Submitted by puput on Mon, 03/15/2010 - 04:06

A growing theoretical literature has focused attention on the impact of risk on investment, and has suggested that the impact may be large. The reason is that most investment expenditures are at least in part irreversible - sunk costs that cannot be recovered if market conditions turn out to be worse than expected. In addition, firms usually have some leeway over the timing of their investments they can delay committing resources until new information arrives. When investments are irreversible and can be delayed, they become very sensitive to uncertainty over future payoffs. For example, in a simple and fundamental model of irreversible investment, McDonald and Siegel (1986) demonstrated that moderate amounts of uncertainty consistent with many large industrial projects could more than double the required rate of return for investments. Hence changing economic conditions that affect the perceived riskiness of future cash flows can have a large impact on investment decisions, larger than, say, a change in interest rates.

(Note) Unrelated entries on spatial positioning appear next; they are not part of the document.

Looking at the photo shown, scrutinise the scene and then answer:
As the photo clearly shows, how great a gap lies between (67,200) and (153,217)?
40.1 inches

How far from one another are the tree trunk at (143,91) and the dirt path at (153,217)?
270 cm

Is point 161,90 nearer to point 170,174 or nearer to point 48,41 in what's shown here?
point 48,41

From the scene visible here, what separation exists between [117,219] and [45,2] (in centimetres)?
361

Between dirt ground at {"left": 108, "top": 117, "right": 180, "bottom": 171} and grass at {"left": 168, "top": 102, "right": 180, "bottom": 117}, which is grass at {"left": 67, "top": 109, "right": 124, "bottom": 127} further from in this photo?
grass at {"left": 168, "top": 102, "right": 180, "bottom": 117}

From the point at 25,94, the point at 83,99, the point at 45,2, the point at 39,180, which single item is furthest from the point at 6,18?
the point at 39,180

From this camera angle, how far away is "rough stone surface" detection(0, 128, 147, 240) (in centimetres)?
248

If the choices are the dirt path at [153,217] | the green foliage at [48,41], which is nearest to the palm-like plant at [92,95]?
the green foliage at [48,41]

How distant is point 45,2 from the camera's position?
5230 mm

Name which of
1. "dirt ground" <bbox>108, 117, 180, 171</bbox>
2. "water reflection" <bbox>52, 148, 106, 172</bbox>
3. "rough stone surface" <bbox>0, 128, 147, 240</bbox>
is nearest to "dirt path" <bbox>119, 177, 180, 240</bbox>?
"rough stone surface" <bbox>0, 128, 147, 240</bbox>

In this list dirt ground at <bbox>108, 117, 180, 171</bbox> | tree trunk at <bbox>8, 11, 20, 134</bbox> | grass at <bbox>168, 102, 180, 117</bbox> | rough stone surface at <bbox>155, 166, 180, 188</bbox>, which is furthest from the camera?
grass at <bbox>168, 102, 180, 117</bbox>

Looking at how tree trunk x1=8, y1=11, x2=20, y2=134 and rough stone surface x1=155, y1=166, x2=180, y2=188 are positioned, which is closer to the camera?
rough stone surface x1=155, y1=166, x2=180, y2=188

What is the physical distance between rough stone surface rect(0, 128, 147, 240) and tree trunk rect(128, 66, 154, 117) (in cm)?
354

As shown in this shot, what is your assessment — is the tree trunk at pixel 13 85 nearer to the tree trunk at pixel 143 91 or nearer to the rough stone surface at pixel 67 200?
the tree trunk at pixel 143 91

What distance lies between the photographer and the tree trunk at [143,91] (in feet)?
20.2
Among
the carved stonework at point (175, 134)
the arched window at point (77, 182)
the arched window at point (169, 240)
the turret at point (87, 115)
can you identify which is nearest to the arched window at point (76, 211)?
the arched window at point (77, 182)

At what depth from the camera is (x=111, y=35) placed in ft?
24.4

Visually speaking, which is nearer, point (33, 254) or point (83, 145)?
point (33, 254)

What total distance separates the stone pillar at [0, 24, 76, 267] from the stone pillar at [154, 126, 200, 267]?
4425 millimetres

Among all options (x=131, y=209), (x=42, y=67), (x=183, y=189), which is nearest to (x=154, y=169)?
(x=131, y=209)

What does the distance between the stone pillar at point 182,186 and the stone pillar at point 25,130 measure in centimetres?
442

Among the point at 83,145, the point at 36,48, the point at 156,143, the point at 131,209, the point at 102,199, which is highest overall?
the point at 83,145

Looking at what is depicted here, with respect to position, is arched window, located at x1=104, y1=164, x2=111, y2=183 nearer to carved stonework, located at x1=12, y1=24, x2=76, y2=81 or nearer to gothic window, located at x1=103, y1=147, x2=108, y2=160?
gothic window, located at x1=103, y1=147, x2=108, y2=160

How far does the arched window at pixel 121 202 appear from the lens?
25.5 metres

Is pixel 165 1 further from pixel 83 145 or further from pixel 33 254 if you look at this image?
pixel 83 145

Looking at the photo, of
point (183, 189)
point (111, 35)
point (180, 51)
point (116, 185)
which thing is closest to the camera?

This theoretical literature and the insight it provides may help to explain why neoclassical investment theory has so far failed to provide good empirical models of investment behavior, and has led to overly optimistic forecasts of effectiveness of interest rate and tax policies in stimulating investment.' It may also help to explain why the actual investment behavior of firms differs from the received wisdom taught in business schools. Observers of business practice find that the "hurdle rates" that firms require for expected returns on projects are typically three or four times the cost of capital. In other words, firms do not invest until price rises substantially above long-run average cost.